Nueva publicación, de libre acceso, y de interés para los lectores de este blog. Tal como explican en su web:
“We are very proud to release the first issue of Valuation Studies, a new open access journal connecting several vibrant research fields working on the study of valuation as a social practice. The first issue contains five items:
- An inaugural editorial “For what it’s worth” by the editors Claes-Fredrik Helgesson and Fabian Muniesa that address the many questions that arise when you venture to make a new journal.
- In “Valuation studies? Our collective two cents” 19 board members in the lead of advisory board members Hans Kjellberg and Alexandre Mallard share why they think the study of valuation is topical, what they think are pressing issues to explore as well as what would be interesting sites and methods for studying valuation.
- “Valuation as evaluating and valorizing” is a contribution by François Vatin translated and adapted from French, where he discusses the distinction between processes of assessment (in which things undergo judgements of value) and processes of production (in which things are produced so as to be of value).

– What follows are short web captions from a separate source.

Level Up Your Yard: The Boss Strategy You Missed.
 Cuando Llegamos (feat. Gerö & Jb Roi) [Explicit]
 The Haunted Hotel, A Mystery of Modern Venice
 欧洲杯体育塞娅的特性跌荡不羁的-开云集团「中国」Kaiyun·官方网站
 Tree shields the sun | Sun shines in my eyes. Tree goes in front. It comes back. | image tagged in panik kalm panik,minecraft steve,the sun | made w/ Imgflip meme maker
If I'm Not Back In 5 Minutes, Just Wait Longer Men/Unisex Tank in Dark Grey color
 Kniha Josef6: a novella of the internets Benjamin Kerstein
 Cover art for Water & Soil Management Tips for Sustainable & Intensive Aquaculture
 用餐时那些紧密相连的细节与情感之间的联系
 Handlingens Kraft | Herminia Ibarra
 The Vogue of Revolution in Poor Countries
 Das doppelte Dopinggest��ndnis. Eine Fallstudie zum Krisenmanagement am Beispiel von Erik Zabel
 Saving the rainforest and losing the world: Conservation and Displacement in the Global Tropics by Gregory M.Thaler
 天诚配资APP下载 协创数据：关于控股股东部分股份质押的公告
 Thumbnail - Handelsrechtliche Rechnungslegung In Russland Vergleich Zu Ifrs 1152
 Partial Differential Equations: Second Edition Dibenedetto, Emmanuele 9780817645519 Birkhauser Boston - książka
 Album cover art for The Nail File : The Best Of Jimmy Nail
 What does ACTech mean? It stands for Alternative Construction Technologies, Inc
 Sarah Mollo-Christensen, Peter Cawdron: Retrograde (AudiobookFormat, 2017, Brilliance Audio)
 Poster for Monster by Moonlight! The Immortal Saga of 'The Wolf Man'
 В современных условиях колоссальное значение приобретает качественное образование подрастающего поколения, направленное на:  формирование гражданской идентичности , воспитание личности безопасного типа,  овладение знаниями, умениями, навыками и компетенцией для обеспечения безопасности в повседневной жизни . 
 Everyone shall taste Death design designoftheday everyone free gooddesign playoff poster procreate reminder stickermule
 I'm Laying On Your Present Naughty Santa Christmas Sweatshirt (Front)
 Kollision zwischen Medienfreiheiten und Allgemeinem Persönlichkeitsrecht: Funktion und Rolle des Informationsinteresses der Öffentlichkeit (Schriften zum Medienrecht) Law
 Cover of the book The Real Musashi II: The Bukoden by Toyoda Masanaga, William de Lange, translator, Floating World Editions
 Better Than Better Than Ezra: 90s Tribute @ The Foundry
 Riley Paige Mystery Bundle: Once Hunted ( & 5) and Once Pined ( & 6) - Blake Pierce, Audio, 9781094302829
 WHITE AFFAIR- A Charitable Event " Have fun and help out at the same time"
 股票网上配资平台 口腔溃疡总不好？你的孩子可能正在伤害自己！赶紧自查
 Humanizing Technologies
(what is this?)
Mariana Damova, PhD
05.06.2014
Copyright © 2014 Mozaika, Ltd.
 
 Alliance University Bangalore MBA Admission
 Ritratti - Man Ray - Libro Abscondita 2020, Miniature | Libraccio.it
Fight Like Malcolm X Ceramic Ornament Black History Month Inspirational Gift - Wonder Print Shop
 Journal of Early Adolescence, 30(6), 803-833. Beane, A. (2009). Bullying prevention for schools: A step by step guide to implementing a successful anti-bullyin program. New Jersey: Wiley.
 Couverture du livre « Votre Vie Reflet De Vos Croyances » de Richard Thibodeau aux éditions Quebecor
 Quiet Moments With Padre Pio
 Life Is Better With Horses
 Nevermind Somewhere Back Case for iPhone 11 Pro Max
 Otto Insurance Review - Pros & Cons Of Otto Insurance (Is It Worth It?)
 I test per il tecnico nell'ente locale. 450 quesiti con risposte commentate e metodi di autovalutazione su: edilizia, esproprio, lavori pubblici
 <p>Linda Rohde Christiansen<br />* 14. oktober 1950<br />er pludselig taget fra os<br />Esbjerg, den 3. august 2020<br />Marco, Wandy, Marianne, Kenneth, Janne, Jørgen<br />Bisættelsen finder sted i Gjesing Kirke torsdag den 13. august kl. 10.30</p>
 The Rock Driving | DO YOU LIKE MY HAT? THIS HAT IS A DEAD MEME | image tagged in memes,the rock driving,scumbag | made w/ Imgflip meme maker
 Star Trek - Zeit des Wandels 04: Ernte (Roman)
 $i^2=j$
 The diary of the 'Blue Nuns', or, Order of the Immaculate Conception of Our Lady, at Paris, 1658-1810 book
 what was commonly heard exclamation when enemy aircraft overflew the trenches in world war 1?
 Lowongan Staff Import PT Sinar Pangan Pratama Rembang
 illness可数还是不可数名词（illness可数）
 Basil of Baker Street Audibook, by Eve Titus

- In “The Economic Valuation and Commensuration of Cultural Resources” Alexander Styhre reports a study of processes of valuation and commensuration in the allocation of regional culture budgets.
- The final article, “The Power of Market Intermediaries: From Information to Valuation Processes”, is by Christian Bessy and Pierre-Marie Chauvin and look at how intermediaries can contribute to shaping valuations performed in the market.
Valuation Studies is committed to foster valuable conversations in the new transdisciplinary and emerging field of valuation studies. The journal provides a space for the assessment and diffusion of research that is produced at the interface of a variety of approaches from several disciplines, including: sociology, economic sociology, science and technology studies, management and organisation studies, social and cultural anthropology, market studies, institutional perspectives in economics, accounting studies, cultural geography, philosophy, and literary studies.”